Mit dem Filmfest verbinde ich in erster Linie: pure Leidenschaft. Filmentdeckungen, die man nur auf einem Festival zu sehen bekommt; Weltpremieren erleben; Darstellern, Regisseuren, Produzenten näherkommen, Diskussionen anregen und Teil des einzigartigen Erlebnisses „Film“ sein. Fünf Tage verwandelt das Filmfest die Stadt in eine Hochburg des unkonventionellen,  teilweise überraschenden und einzigartigen Films. Internationales Flair, Jahr für Jahr! Der Zuschauer erlebt Momente des Festivals, die für immer im Gedächtnis bleiben.

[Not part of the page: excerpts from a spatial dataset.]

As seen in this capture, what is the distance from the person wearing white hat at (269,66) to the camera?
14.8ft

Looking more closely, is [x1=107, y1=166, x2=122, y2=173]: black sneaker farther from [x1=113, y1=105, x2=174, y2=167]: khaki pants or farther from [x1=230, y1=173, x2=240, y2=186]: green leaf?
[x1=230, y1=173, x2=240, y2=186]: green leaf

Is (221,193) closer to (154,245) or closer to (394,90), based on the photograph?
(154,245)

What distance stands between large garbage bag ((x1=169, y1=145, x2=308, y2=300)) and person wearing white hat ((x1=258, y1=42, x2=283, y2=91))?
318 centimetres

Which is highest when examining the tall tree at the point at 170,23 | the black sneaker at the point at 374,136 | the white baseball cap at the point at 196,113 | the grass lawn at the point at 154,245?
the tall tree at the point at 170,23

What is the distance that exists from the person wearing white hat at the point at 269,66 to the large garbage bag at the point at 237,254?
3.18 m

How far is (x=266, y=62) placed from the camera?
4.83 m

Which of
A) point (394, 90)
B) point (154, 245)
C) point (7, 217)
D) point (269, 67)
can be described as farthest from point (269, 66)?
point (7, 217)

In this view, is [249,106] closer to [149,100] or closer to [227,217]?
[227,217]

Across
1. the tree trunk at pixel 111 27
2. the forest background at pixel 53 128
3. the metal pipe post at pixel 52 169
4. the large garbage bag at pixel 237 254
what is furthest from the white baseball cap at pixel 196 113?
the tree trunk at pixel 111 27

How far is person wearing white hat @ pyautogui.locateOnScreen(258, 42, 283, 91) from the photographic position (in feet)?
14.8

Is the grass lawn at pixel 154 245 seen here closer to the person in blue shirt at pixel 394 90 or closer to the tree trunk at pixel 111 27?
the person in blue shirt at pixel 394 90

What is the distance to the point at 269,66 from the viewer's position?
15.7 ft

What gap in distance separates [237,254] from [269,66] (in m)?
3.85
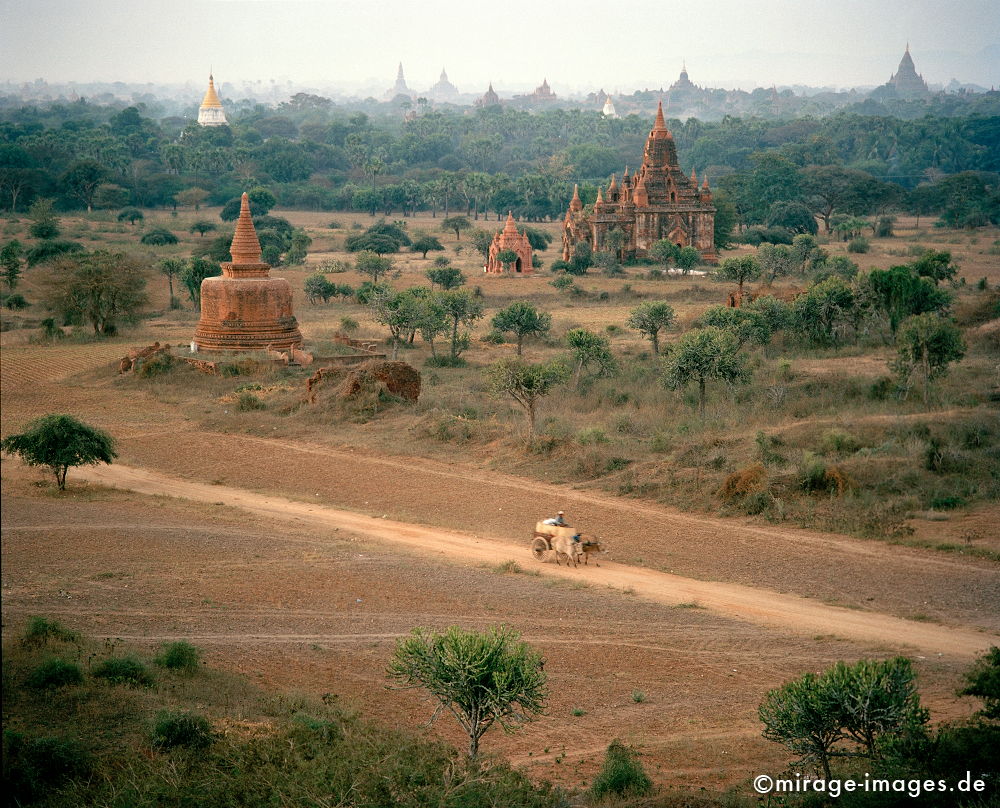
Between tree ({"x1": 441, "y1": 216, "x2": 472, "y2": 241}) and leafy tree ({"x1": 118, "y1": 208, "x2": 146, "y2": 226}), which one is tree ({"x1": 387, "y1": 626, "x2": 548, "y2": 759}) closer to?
tree ({"x1": 441, "y1": 216, "x2": 472, "y2": 241})

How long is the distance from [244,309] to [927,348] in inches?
646

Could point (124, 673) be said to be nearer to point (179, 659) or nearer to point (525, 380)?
point (179, 659)

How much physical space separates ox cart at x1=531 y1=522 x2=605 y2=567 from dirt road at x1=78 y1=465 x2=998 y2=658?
18 centimetres

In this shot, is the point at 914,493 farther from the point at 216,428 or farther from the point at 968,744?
the point at 216,428

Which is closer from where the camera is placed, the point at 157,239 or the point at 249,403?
the point at 249,403

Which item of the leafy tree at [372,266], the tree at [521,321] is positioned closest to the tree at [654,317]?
the tree at [521,321]

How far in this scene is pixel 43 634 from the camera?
36.8ft

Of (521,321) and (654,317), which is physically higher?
(654,317)

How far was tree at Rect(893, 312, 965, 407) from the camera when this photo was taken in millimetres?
22484

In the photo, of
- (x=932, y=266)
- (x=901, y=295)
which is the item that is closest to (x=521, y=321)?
(x=901, y=295)

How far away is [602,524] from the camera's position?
16547 mm

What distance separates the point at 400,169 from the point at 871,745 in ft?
340

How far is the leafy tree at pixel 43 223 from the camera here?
174 ft

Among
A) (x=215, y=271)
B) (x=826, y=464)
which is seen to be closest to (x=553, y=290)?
(x=215, y=271)
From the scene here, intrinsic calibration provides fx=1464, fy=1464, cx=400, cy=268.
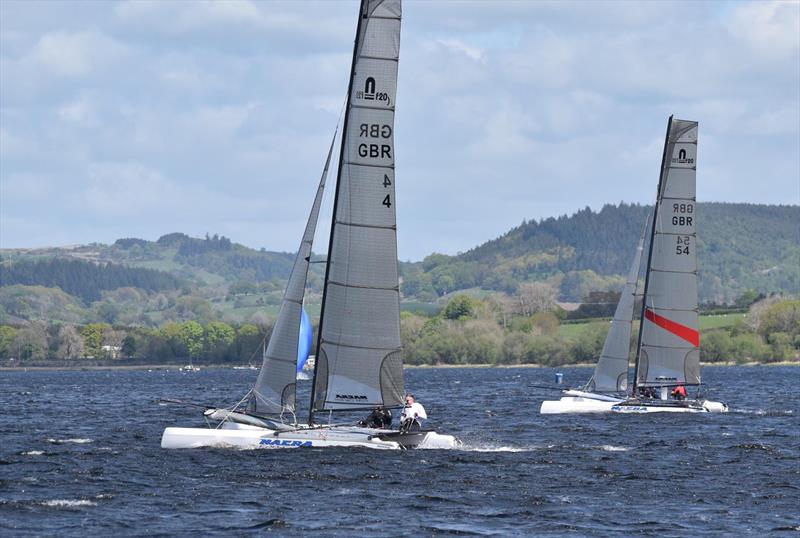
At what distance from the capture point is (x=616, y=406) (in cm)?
7094

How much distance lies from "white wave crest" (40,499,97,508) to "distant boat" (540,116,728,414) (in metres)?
37.2

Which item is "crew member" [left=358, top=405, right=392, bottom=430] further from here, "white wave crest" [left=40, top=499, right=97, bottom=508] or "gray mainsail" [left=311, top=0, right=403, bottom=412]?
"white wave crest" [left=40, top=499, right=97, bottom=508]

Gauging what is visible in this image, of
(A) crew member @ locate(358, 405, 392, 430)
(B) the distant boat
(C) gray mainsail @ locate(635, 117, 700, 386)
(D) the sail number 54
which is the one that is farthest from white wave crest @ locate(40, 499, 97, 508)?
(D) the sail number 54

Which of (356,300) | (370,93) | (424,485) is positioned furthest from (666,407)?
(424,485)

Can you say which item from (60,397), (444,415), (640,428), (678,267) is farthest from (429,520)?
(60,397)

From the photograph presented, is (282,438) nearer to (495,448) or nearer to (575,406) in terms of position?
(495,448)

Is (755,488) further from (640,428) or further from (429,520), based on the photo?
(640,428)

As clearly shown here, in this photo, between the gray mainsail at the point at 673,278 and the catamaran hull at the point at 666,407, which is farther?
the gray mainsail at the point at 673,278

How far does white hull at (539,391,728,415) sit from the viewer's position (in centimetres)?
7031

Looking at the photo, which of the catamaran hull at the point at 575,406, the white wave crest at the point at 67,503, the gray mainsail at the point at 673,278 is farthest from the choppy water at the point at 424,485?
the gray mainsail at the point at 673,278

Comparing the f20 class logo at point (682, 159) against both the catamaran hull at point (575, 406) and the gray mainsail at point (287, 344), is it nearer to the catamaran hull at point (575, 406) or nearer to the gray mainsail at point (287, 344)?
the catamaran hull at point (575, 406)

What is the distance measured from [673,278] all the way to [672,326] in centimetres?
261

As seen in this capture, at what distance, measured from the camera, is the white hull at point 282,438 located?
46.3 m

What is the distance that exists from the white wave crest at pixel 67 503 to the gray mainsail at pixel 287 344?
1004 cm
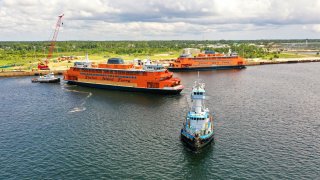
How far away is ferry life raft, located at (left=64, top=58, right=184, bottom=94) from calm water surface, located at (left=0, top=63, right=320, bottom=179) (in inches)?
244

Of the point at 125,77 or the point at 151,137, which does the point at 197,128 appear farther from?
the point at 125,77

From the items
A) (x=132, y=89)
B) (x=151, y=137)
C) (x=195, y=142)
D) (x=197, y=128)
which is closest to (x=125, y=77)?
(x=132, y=89)

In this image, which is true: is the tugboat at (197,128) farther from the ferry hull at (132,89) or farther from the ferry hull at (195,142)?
the ferry hull at (132,89)

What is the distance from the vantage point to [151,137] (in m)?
72.4

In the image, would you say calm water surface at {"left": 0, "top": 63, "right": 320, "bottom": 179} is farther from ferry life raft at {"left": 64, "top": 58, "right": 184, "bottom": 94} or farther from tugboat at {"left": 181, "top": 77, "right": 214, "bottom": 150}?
ferry life raft at {"left": 64, "top": 58, "right": 184, "bottom": 94}

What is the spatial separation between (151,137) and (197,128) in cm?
1168

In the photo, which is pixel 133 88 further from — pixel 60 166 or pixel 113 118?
pixel 60 166

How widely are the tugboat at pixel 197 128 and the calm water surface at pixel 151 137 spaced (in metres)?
2.10

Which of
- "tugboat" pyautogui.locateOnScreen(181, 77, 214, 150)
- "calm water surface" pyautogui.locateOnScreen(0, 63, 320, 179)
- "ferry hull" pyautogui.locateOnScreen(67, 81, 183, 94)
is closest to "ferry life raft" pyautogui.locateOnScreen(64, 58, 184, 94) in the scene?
"ferry hull" pyautogui.locateOnScreen(67, 81, 183, 94)

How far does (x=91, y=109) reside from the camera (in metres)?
101

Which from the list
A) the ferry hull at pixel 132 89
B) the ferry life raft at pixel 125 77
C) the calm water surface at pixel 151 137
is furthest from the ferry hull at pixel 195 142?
the ferry hull at pixel 132 89

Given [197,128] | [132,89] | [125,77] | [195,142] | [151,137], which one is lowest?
[151,137]

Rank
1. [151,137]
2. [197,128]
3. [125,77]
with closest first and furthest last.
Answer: [197,128]
[151,137]
[125,77]

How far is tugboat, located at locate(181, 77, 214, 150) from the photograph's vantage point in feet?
212
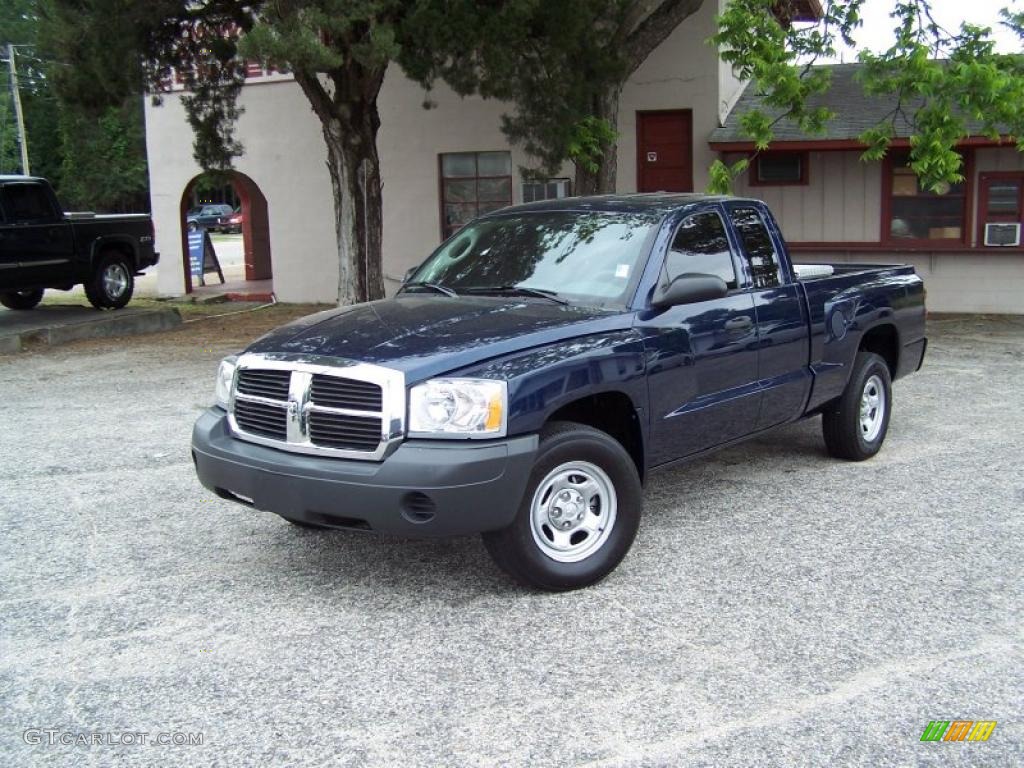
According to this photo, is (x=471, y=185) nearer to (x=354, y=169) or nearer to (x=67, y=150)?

Ich bin aber kein Cineast. Ich kann spontan keinen absoluten Lieblingsfilm nennen und kenne auch nicht jeden alten Klassiker beim Namen. Man darf mich auch nie in eine heiße Diskussion rund um Retrospektiven verwickeln – da habe ich große Defizite! Dabei ist es nicht so, dass ich kein Interesse am Film habe … aber in diesem Fall wohl einfach ein Gedächtnis wie ein Sieb!

Nach all den Jahren meiner Filmfestarbeit ist es kaum vorstellbar, dass ich nicht einen einzigen Film in einer regulären Vorstellung während des Festivals gesehen habe. Da war ich immer mehr im „Orga-Wahn“ gefangen!

Dennoch gibt es viele Highlights, an die ich mich gerne erinnere. Unvergessen ist die Weltpremiere „Reach for me“ im Staatstheater (2007) mit Standing Ovations und einem Seymour Cassel, dem die Tränen über die Wangen rollten. Da hätte ich gerne die Zeit angehalten, um diesen einzigartigen Moment noch etwas länger festhalten zu können…

Mit Leidenschaft für das Filmfest verbinde ich persönlich allerdings noch viel mehr … als „Insider“ erlebt man das Filmfest ja noch intensiver und stirbt tausend Tode sowohl im Vorfeld als auch während des Festivals. In fünf Tagen Filmfest stecken kaum mehr zählbare Arbeitsstunden bei Tag und bei Nacht … es ist manchmal kaum vorstellbar, wie man das aushalten kann.

Es klingt so selbstverständlich und wird munter beklatscht, dass wir als das drittbeste Herbstfestival gewertet werden … dabei ist das hart erarbeitet.

Im Vorfeld wird ein riesiger Organisationsapparat aufgebaut und glücklicherweise findet sich jedes Jahr ein Team, dass jede Minute in die Planung steckt und für ein paar Wochen nur für das Filmfest lebt. Das nenne ich z.B. echte (Filmfest-)Leidenschaft. Ich wurde oft ungläubig angeschaut und für verrückt erklärt … wenn es dunkel wurde und die Vorräte an Marlboro Lights, Cola light und Snickers wieder aufgefüllt werden mussten, um die Zeit bis zum Morgengrauen zu überstehen … wenn ich mein gesamtes soziales Umfeld missachtet habe… wenn ich für nichts und niemanden Zeit hatte … da heißt es dann schnell mal: Und wofür machst du das?

Die Antwort: Stolz, dass man es wieder mal geschafft hat! Freude, dass alles geklappt hat! Anerkennung für das, was das Team wieder einmal auf die Beine gestellt hat! Respekt vor der Leistung einzelner! Dieses erlösende Gefühl, wenn man tagelang die Daumen gedrückt hat und auf einmal nachts um 1 Uhr die Zusage für einen Film oder Gast bekommt! Die zufriedenen Gesichter der Gäste, die in fünf Tagen zu einer großen Filmfestfamilie zusammengewachsen sind! Die Liste lässt sich unendlich fortsetzen … bis hin zur Vorfreude auf das nächste Jahr, sobald der letzte Gast ins Flugzeug gestiegen ist.